Rightly or wrongly, I did not know about [this
page|https://arrow.apache.org/docs/developers/contributing.html] until this
docs ticket was opened; admittedly I missed its mention at the bottom of
[CONTRIBUTING.md|https://github.com/apache/arrow/blob/master/CONTRIBUTING.md]
(which I looked for and found at the start, per open-source convention).
My expectation was that the repo's contributing directions would include
something like:
* "Clone the repo and do `docker-compose up test` to run the pyarrow test
suite."
* "Our CI system has steps foo, bar, and baz. Once these steps pass on your
PR, please contact the CODEOWNERS of the relevant part of the source tree for
review."
* "Discussion takes place on mailing list X."

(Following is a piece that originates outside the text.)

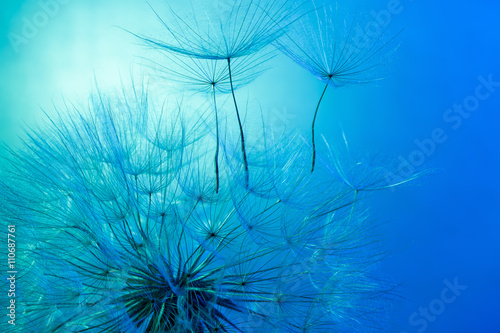 fototapeta na ścianę dandelion on the blue background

* "The process from raising of PR to release is <snip>."
The actual situation that played out was as follows:
* From VSCode on an M1 Mac, I did not know where to begin to build or test
anything, or even if it would work on M1.
* I created a Jira account and ticket as directed, and started a PR. (I could
not `Start Progress` on the ticket, but this has since been fixed.)
** It might be worth mentioning in docs that use of Jira is just standard
practice in Apache projects: to me it felt somewhat "against-the-grain".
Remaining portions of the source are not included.